*** Entries supplied Section Begins ***
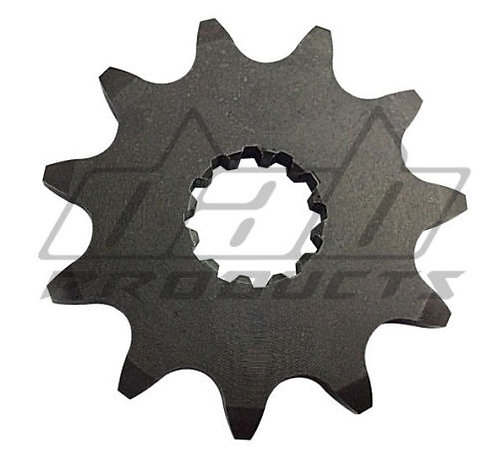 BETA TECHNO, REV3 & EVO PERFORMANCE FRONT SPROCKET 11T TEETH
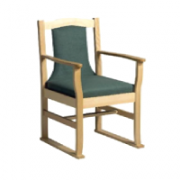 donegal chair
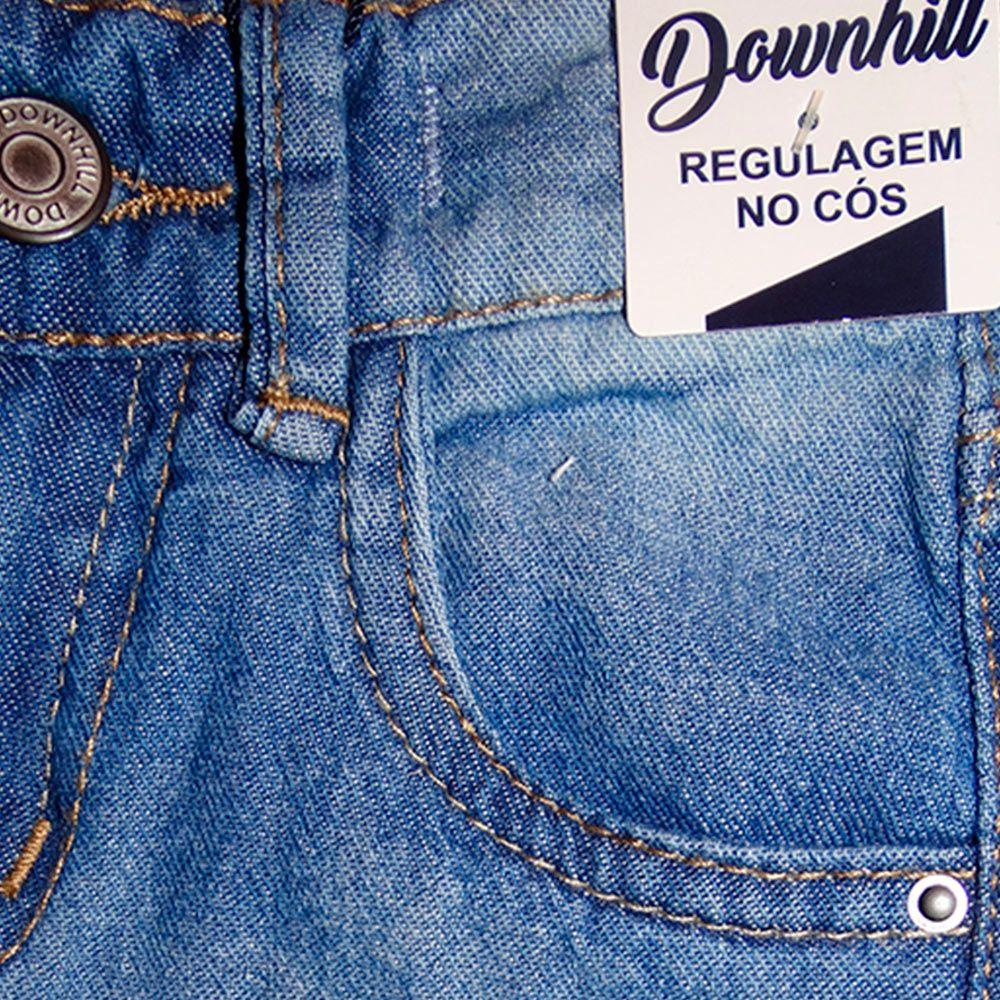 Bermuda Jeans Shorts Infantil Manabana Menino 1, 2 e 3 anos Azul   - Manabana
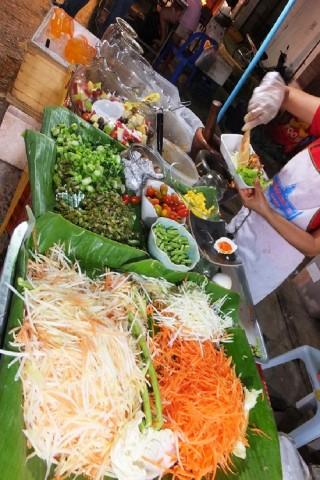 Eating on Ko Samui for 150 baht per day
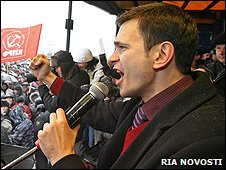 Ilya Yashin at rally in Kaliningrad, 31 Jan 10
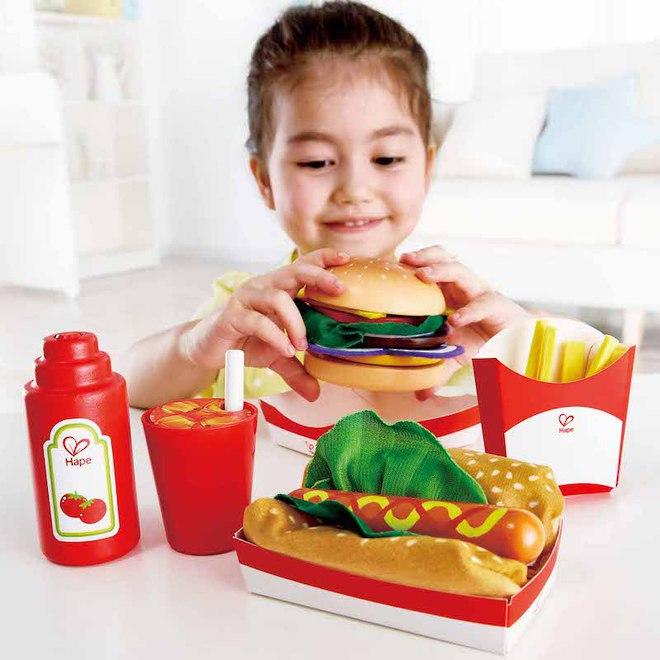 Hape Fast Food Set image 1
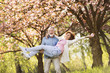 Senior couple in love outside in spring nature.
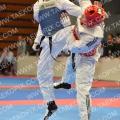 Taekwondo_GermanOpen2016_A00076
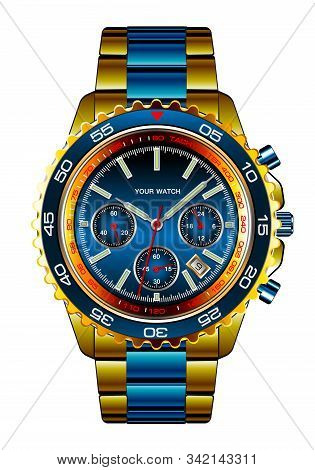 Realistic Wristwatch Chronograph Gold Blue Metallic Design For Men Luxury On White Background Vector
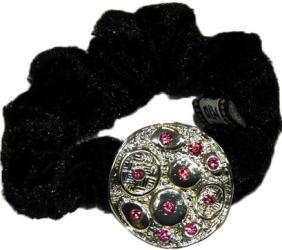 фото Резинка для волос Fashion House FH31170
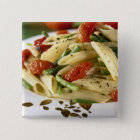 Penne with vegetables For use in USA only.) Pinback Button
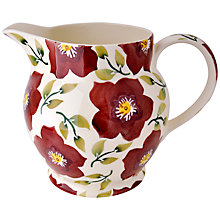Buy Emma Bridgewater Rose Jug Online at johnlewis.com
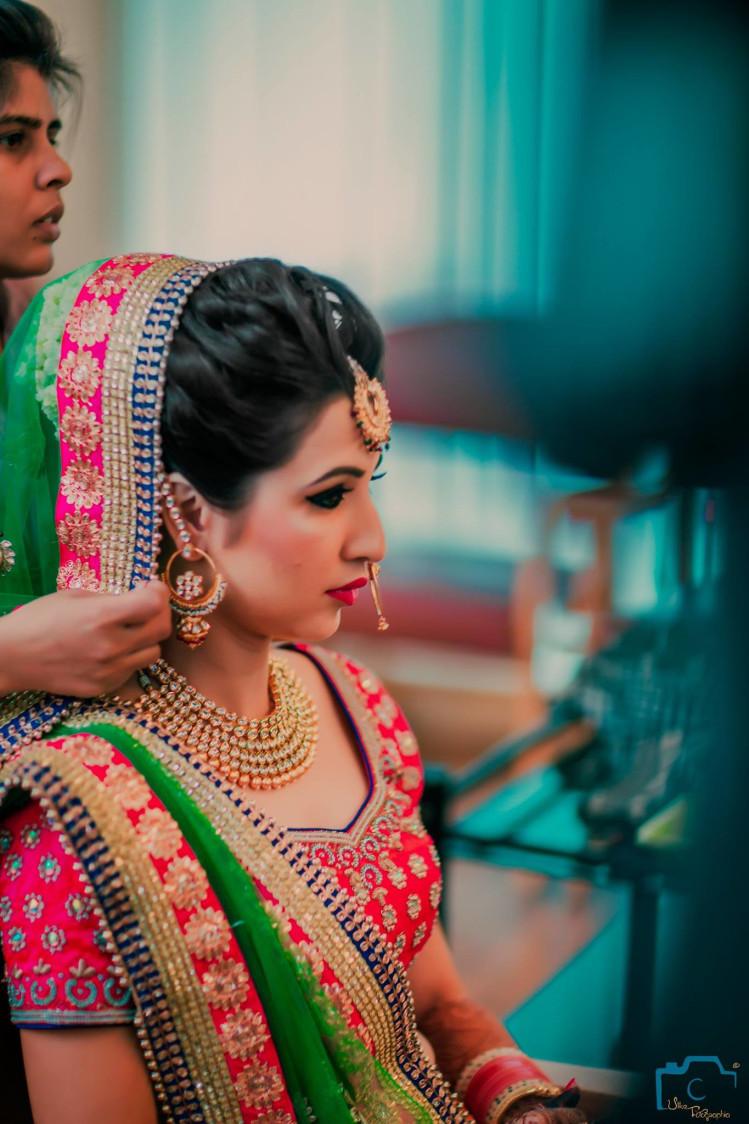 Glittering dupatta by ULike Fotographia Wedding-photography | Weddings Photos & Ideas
*** Entries supplied Section Ends ***
Exercise goal: When you copy the data, keep every line exact and leave out each picture.

Response below:
 BETA TECHNO, REV3 & EVO PERFORMANCE FRONT SPROCKET 11T TEETH
 donegal chair
 Bermuda Jeans Shorts Infantil Manabana Menino 1, 2 e 3 anos Azul   - Manabana
 Eating on Ko Samui for 150 baht per day
 Ilya Yashin at rally in Kaliningrad, 31 Jan 10
 Hape Fast Food Set image 1
 Senior couple in love outside in spring nature.
 Taekwondo_GermanOpen2016_A00076
 Realistic Wristwatch Chronograph Gold Blue Metallic Design For Men Luxury On White Background Vector
 фото Резинка для волос Fashion House FH31170
 Penne with vegetables For use in USA only.) Pinback Button
Buy Emma Bridgewater Rose Jug Online at johnlewis.com
 Glittering dupatta by ULike Fotographia Wedding-photography | Weddings Photos & Ideas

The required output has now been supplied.